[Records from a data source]
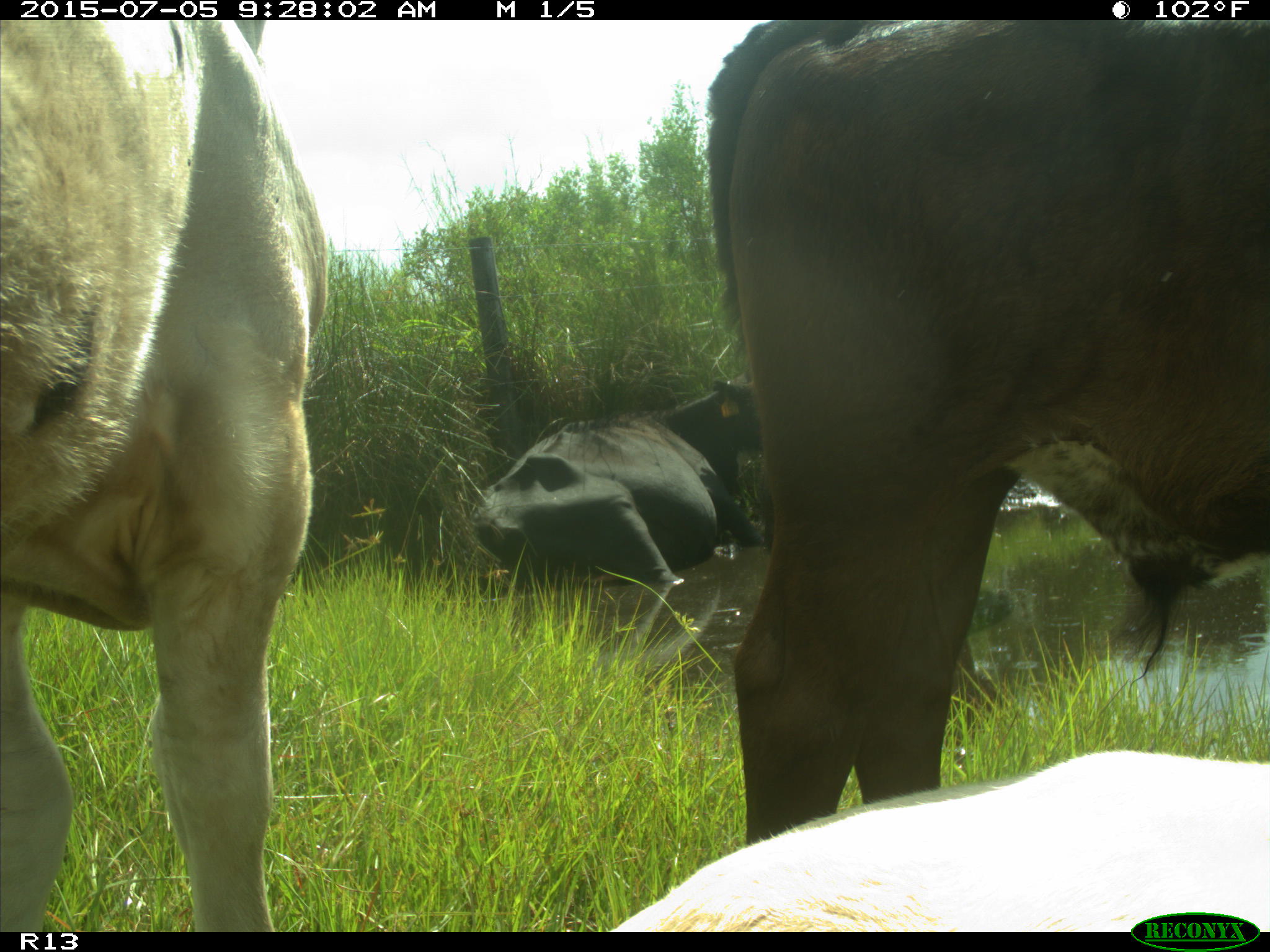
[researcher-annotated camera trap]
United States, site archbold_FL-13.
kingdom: Animalia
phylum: Chordata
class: Mammalia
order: Artiodactyla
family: Bovidae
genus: Bos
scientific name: Bos taurus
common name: domestic cow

• _What to produce_
Produce an exact copy of each line of data, skipping embedded images.

• _Response box_
[researcher-annotated camera trap]
United States, site archbold_FL-13.
kingdom: Animalia
phylum: Chordata
class: Mammalia
order: Artiodactyla
family: Bovidae
genus: Bos
scientific name: Bos taurus
common name: domestic cow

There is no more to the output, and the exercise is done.